Postby wpqx » Fri Jul 18, 2008 8:45 pm

The Sorrows of Satan (1926)

My first experience seeing a Griffith film in a theater was not entirely a success. The film was shown with no musical accompaniment, started late, and the film itself caught fire three times. I got the impression during the film that Griffith might be the most moral of all filmmakers. There is always a side and agenda coming through, which makes Intolerance all the more interesting because there he's moralizing moralizers. Now no Griffith film would be complete without a lengthy and wordy prologue, and here we see Satan being cast out of heaven and told that he'll have an hour at the gates of paradise for every soul that resists him. So now we have our story. Two young would be writers live across from each other in a low rent boarding house. They obviously love one another but have little to show for their literary aspirations. One night they have rolls and coffee (all they can afford) and the man suddenly gets aggressive, trying his hardest to be invited back into the girl's room. She confesses his love and next thing you know they've slept with each other, quite scandalous for 1926. The next day they plan on getting married, get the license and everything seems great, even the girl sold one of her stories.
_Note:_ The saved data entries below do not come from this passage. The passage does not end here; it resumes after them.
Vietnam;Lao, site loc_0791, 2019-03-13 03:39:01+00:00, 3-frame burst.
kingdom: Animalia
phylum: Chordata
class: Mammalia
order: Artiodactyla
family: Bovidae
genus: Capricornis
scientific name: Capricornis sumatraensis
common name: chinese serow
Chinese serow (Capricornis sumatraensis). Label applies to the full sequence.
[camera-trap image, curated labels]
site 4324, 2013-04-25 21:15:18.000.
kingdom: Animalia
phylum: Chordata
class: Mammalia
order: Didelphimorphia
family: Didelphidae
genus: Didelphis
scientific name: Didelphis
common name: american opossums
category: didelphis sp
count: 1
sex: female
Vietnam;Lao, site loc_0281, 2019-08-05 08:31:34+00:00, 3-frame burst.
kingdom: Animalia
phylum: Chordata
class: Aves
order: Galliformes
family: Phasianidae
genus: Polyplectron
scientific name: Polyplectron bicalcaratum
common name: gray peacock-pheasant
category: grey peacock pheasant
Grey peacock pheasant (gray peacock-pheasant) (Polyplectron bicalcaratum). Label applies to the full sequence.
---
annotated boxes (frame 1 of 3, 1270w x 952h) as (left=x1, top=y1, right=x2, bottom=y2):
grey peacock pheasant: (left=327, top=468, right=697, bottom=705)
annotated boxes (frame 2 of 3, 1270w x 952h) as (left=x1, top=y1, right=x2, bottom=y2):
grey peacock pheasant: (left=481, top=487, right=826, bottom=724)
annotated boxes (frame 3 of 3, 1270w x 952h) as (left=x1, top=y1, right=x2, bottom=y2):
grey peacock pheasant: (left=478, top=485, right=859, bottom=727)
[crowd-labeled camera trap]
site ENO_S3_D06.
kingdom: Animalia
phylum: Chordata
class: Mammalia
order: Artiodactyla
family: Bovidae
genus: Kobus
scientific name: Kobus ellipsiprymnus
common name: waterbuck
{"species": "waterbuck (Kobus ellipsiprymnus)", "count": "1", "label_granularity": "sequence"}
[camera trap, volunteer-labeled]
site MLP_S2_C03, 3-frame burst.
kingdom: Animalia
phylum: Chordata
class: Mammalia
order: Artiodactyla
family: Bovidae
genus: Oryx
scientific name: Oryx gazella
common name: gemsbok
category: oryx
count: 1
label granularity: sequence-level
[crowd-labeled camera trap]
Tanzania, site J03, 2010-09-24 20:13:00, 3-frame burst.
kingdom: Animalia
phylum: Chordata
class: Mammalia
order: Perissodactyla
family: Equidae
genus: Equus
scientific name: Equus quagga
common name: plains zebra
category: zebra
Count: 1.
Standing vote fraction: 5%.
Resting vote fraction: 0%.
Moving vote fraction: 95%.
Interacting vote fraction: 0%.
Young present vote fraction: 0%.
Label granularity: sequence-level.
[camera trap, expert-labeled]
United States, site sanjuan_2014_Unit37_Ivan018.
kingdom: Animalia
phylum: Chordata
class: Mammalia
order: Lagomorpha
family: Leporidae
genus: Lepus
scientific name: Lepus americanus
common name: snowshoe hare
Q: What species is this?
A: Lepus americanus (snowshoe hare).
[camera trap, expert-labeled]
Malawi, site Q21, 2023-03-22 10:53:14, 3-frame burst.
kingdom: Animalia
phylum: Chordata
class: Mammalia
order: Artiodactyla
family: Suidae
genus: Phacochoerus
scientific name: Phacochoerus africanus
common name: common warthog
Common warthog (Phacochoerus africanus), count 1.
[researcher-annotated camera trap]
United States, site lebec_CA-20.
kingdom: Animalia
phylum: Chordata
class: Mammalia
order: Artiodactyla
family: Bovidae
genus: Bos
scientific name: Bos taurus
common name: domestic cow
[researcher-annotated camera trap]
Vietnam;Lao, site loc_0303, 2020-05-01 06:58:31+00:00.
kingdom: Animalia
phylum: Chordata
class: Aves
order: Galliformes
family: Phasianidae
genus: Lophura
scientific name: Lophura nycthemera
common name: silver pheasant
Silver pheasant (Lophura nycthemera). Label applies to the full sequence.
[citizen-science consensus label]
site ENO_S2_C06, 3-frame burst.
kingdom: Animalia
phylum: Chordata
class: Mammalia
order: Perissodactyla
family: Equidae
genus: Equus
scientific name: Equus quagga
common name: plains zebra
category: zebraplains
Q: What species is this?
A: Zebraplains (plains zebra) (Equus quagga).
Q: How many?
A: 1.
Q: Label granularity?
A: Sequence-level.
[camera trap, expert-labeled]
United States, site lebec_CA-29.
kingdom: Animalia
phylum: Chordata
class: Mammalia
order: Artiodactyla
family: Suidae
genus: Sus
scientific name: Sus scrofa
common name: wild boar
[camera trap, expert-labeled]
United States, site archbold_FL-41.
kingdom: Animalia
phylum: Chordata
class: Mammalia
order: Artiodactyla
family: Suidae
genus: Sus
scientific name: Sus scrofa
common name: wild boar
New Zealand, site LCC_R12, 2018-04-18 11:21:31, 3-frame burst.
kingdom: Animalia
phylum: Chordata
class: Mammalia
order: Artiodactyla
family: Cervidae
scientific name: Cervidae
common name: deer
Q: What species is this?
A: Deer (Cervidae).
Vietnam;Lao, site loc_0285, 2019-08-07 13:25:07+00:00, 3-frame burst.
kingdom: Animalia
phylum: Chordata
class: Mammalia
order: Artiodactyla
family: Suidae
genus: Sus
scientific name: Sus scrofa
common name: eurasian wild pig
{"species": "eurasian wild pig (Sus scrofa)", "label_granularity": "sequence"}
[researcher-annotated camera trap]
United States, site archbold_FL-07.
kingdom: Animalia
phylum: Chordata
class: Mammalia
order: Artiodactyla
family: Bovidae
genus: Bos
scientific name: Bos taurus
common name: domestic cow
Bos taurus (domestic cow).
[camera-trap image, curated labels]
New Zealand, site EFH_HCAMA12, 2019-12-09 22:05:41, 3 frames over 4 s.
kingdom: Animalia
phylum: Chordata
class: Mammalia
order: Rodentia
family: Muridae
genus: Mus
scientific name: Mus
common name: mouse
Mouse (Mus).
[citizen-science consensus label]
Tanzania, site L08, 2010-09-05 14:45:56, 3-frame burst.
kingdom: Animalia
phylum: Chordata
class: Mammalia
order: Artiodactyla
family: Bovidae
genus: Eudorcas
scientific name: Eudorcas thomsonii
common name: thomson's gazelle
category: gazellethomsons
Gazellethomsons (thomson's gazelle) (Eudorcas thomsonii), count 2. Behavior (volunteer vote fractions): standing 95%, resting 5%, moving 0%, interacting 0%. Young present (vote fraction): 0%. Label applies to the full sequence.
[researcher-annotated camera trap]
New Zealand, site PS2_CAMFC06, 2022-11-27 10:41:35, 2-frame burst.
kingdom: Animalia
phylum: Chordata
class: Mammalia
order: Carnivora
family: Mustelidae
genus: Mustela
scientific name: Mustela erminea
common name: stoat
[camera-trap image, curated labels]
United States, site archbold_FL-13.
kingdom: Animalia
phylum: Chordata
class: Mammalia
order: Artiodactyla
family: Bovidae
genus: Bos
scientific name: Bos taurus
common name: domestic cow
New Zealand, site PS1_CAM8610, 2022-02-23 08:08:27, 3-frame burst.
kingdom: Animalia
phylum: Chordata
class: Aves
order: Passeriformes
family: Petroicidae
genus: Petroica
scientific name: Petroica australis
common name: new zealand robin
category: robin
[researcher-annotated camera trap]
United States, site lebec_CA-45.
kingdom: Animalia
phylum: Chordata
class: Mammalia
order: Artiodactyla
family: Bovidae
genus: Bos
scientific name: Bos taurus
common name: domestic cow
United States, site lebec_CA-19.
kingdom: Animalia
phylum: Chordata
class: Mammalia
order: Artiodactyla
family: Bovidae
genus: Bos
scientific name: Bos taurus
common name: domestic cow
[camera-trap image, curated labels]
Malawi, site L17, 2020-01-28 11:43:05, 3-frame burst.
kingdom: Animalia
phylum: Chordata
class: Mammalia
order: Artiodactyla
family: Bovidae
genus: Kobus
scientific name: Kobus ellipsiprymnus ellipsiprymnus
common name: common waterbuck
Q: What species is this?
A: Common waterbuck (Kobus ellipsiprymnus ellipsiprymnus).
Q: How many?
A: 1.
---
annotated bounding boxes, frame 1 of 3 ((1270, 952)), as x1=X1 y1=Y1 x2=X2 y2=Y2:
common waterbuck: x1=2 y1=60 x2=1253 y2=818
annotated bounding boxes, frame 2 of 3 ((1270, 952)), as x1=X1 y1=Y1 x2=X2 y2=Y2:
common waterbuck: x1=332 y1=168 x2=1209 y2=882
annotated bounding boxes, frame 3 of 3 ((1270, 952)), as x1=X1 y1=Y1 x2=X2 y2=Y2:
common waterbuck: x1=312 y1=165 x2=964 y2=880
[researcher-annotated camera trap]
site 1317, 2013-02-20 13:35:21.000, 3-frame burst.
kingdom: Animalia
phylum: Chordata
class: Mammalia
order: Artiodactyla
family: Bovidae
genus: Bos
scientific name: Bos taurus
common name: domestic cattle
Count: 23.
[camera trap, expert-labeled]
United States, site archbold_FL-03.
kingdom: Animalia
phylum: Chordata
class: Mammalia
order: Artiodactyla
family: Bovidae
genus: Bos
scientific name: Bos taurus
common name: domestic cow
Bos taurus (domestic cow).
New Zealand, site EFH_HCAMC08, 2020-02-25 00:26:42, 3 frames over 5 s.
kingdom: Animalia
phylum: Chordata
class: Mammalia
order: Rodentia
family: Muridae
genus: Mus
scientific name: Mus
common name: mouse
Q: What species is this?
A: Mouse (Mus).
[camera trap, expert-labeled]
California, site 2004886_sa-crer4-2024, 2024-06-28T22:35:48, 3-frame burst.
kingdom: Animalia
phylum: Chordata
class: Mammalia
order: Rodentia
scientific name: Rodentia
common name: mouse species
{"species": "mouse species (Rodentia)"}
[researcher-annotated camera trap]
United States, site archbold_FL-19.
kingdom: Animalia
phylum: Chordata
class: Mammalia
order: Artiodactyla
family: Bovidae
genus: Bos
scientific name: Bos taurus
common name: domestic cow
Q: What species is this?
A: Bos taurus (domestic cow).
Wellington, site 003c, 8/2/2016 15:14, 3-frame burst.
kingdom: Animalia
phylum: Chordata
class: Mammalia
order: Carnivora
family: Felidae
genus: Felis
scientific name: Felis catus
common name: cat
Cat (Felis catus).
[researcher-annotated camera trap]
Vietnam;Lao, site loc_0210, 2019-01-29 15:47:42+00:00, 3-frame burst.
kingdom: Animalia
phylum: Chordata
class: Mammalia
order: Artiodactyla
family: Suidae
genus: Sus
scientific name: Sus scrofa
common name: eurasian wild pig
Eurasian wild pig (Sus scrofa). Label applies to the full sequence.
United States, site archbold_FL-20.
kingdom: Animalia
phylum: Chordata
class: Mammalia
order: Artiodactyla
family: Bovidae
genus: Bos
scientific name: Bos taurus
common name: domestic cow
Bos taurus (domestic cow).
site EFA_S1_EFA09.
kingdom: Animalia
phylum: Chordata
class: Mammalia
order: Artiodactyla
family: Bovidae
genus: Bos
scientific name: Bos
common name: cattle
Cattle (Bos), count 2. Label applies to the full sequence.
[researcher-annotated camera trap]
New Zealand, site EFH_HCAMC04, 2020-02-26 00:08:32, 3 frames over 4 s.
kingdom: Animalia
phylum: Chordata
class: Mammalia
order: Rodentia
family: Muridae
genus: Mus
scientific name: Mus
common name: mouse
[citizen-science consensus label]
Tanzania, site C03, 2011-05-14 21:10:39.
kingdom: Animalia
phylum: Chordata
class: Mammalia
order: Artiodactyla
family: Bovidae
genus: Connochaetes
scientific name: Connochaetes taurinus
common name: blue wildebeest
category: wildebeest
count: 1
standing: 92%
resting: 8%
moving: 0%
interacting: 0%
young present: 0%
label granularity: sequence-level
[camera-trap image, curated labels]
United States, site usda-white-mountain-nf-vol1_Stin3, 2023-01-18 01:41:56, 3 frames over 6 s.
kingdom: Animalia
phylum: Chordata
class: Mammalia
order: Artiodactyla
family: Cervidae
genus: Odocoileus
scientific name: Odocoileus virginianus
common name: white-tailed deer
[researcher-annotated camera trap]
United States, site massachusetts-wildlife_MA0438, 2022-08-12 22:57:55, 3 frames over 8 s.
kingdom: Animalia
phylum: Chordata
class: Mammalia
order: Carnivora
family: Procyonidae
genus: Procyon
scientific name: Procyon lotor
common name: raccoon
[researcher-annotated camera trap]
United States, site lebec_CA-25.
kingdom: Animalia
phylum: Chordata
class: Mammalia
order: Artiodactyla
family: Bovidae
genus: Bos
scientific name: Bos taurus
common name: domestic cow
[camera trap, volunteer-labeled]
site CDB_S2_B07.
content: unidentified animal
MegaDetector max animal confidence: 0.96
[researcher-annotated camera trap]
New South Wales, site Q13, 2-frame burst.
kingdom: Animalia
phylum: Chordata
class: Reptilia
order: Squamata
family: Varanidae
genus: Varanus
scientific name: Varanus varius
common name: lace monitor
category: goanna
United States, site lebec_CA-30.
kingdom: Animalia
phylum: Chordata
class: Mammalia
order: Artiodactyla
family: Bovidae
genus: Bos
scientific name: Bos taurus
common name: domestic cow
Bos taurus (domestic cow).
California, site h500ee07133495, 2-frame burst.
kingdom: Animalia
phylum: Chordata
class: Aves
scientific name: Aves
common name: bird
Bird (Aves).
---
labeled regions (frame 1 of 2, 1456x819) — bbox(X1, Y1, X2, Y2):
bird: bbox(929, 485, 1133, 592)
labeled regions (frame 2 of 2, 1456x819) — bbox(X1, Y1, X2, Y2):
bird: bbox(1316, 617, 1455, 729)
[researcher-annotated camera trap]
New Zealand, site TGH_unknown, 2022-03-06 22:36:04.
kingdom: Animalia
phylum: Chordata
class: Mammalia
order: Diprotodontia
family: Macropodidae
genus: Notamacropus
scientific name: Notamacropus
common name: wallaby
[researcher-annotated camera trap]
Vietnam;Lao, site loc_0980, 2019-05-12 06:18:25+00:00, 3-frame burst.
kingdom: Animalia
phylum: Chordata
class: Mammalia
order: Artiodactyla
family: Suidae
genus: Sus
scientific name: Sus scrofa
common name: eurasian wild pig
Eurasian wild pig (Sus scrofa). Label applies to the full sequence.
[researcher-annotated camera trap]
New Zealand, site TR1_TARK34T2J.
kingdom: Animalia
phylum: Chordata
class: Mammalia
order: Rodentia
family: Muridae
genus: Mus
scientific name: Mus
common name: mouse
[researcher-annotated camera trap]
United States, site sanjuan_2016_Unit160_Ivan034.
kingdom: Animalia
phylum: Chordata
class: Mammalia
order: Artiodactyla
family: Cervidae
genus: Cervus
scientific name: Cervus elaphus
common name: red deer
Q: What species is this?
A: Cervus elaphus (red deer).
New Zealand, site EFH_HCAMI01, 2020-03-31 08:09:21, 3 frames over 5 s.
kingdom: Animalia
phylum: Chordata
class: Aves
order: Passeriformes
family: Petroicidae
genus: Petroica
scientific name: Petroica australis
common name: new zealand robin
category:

The man goes to pick up a check for reviewing other people's books when he's told that his services are no longer necessary. Believing money is the only thing that matters he offers to sell his soul to any devil that'll buy. It got a laugh out of the audience when Adolphe Menjou suddenly appears telling him about a rich old uncle that just died. So he wines and dines him and introduces him to a cardboard cutout vamp named Princess Olga. Suddenly he must think of his position and leaves the girl behind and of course the age old "be careful what you wish for" nonsense pops up and tragedy has to strike before redemption. The films most impressive sequence comes when a car takes away the man and the woman tries yelling at him in a great montage that shows Griffith could compete with the Russians he helped inspire. The film is typical heavy handed griffith.